Human FGFs are comprised of a conserved core of ~120 amino acids, with a sequence identity of 30-60% leading to an overall homology of 56-71% among FGF genes (A Vienne. et al., 2003). Evolutionary studies of FGF gene families indicated the expansion of family in two phases resulting in 22 members which are grouped in eight subfamilies (Oulion et al., 2012).

Figure 1: Classification of FGF genes on chromosomes 4, 5, 8 and 10. Members of gene families residing on each chromosome of the paralogon are colored to differentiate.

Phylogenetic analysis of FGFR genes shows that the four members of this family diversified early in vertebrate history. However, alternative splicing by FGFRs during the course of evolution has increased their functional diversity (D. M. Ornitz et al., 2004). The four members of FGFR are located on each chromosome on Hsa 4/5/8/10 and give it a name FGFR paralogon.

Figure 1: Classification of FGFR genes on chromosomes 4, 5, 8 and 10. Members of gene families residing on each chromosome of the paralogon are colored to differentiate.

It was also speculated that FGF and HOX gene families might have coevolved and thus contributed in conjunction towards augmented complexity in vertebrates (Coulier et al., 1997). Human FGFR bearing paralogon consists of 80 multigene families; 17 with four fold representation while 63 with three fold representation on Hsa 4/5/8/10.

Figure 3: Paralogy regions residing on human FGFR-bearing chromosomes (Hsa 4/5/8/10) are highlighted red.

Useful references:

Auciello, G., Cunningham, D. L., Tatar, T., Heath, J. K., & Rappoport, J. Z. (2013) Regulation of fibroblast growth factor receptor signalling and trafficking by Src and Eps8. Journal of cell science, 126(2), 613-624.

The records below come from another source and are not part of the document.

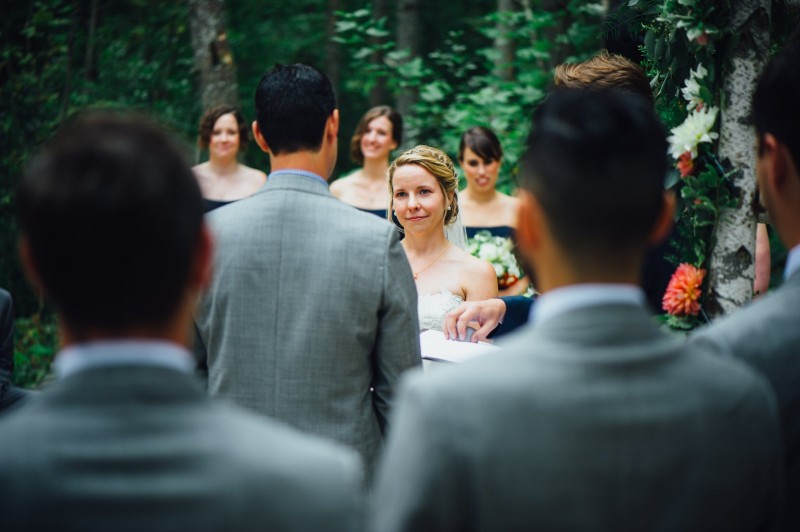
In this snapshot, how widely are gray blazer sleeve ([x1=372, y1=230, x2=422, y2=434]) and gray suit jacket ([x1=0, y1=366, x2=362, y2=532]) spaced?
1.52 metres

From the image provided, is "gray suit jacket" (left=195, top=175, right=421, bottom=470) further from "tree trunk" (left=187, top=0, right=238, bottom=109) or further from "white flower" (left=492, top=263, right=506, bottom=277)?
"tree trunk" (left=187, top=0, right=238, bottom=109)

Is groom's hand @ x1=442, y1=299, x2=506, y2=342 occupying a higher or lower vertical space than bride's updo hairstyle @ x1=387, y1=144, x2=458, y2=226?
lower

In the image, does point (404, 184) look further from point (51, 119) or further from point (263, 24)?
point (263, 24)

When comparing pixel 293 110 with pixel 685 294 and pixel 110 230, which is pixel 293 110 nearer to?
pixel 685 294

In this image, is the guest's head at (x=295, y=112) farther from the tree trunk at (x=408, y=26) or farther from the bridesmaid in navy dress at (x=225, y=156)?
the tree trunk at (x=408, y=26)

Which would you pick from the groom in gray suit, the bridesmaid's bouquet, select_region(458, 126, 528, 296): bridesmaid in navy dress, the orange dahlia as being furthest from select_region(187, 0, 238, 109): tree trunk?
the orange dahlia

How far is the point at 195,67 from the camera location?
9734 millimetres

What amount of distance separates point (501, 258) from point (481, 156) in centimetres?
170

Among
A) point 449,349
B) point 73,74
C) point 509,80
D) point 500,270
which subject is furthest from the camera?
point 73,74

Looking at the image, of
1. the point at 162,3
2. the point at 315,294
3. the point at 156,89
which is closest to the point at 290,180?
the point at 315,294

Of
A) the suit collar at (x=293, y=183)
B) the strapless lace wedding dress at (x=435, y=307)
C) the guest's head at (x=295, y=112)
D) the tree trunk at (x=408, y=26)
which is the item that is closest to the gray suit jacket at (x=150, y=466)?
the suit collar at (x=293, y=183)

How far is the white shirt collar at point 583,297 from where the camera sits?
5.00 feet

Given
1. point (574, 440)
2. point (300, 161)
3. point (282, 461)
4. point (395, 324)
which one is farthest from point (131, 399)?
point (300, 161)

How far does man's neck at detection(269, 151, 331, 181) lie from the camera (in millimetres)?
3008
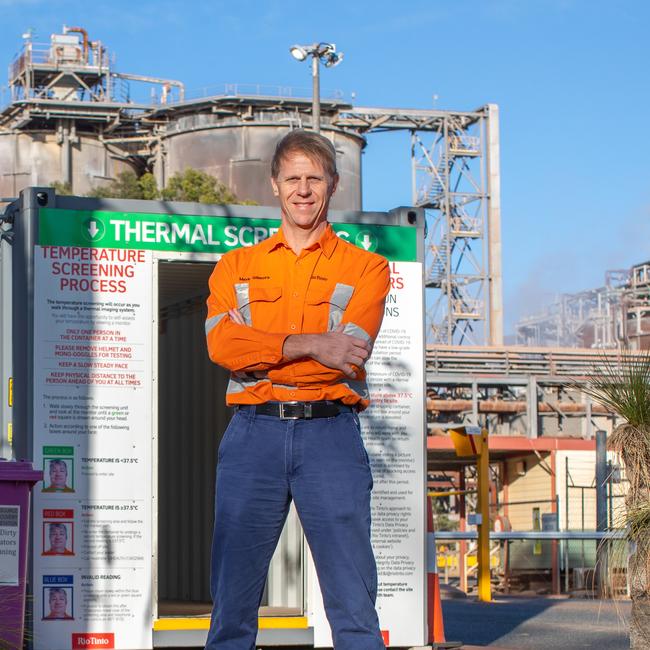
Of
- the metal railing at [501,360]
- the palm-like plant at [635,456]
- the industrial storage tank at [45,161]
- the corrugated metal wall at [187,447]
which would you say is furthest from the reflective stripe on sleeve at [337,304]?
the industrial storage tank at [45,161]

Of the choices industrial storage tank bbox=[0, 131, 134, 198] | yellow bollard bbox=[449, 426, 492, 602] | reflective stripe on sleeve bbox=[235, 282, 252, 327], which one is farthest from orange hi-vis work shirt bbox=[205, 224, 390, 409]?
industrial storage tank bbox=[0, 131, 134, 198]

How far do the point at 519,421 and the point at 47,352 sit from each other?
35.6 metres

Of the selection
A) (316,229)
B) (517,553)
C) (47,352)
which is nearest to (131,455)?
(47,352)

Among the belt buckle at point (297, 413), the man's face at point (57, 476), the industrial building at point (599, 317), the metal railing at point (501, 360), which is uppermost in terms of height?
the industrial building at point (599, 317)

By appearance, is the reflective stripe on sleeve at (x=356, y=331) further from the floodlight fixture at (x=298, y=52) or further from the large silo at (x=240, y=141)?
the large silo at (x=240, y=141)

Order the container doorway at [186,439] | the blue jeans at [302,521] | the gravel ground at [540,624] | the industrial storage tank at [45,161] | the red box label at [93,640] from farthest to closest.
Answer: the industrial storage tank at [45,161]
the container doorway at [186,439]
the gravel ground at [540,624]
the red box label at [93,640]
the blue jeans at [302,521]

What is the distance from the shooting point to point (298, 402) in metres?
4.03

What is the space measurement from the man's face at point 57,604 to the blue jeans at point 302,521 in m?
3.80

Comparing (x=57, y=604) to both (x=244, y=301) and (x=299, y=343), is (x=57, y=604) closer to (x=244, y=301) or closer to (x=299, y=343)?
(x=244, y=301)

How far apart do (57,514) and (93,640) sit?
2.34ft

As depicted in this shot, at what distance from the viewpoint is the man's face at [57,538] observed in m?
7.58

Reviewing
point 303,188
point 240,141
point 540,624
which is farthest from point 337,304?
point 240,141

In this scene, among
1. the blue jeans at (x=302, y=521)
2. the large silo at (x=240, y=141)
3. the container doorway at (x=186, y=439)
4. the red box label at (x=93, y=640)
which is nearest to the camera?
the blue jeans at (x=302, y=521)

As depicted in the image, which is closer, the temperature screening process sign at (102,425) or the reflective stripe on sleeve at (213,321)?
the reflective stripe on sleeve at (213,321)
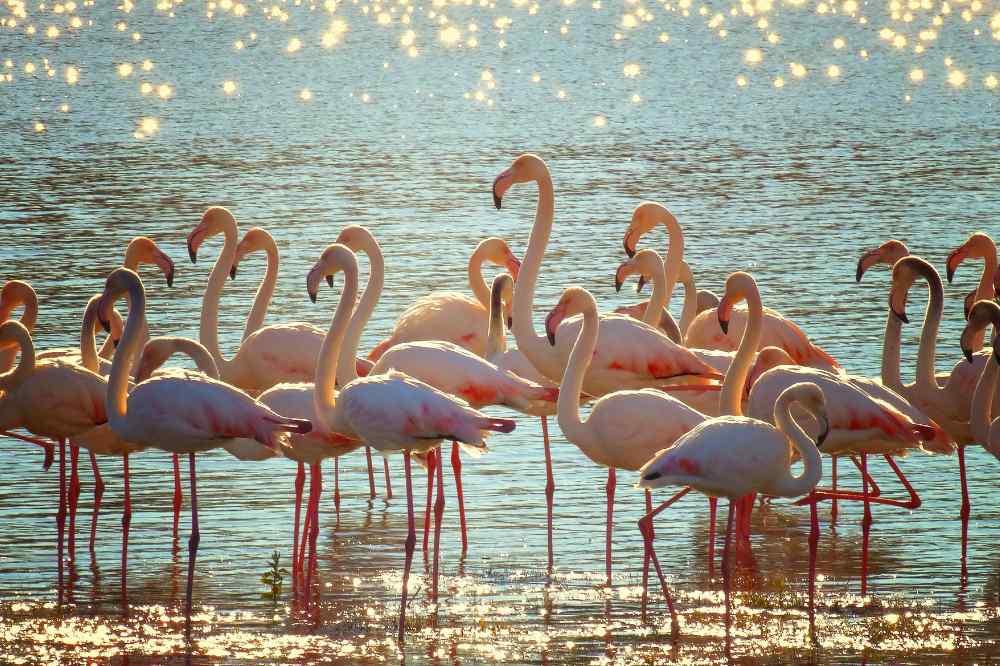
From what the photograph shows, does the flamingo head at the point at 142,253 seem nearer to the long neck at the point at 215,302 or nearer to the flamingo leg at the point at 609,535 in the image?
the long neck at the point at 215,302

Coulier, F., Pontarotti, P., Roubin, R., Hartung, H., Goldfarb, M., Birnbaum, D., (1997) Of worms and men: an evolutionary perspective on the fibroblast growth factor (FGF) and FGF receptor families. J. Mol. Evol, 44, 43-56.

Mason, I.J., (1994) The ins and outs of fibroblast growth factors. Cell, 78, 547–552.

Oulion, S., Bertrand, S. and Escriva, H., (2012) Evolution of the FGF gene family. International journal of evolutionary biology, 2012, 1-12

Itoh, N., & Ornitz, D. M. (2004) Evolution of the Fgf and Fgfr gene families. TRENDS in Genetics, 20(11), 563-569.

OM Wilkie, A., Morriss-Kay, G.M., Yvonne Jones, E., Heath, J.K., (1995) Functions of fibroblast growth factors and their receptors. Curr, Biol. 5, 500-507.

Ornitz, D. M., & Itoh, N. (2015) The fibroblast growth factor signaling pathway. Wiley Interdisciplinary Reviews: Developmental Biology, 4(3), 215-266.

Vienne, A., Rasmussen, J., Abi-Rached, L., Pontarotti, P., Gilles, A., (2003) Systematic phylogenomic evidence of en bloc duplication of the ancestral 8p11.21-8p21.3- like region. Mol. Biol. Evol, 20, 1290-1298.

Yamaguchi, T.P., Rossant, J., (1995) Fibroblast growth factors in mammalian development. Curr. Opin. Genet. Dev, 5, 485-491.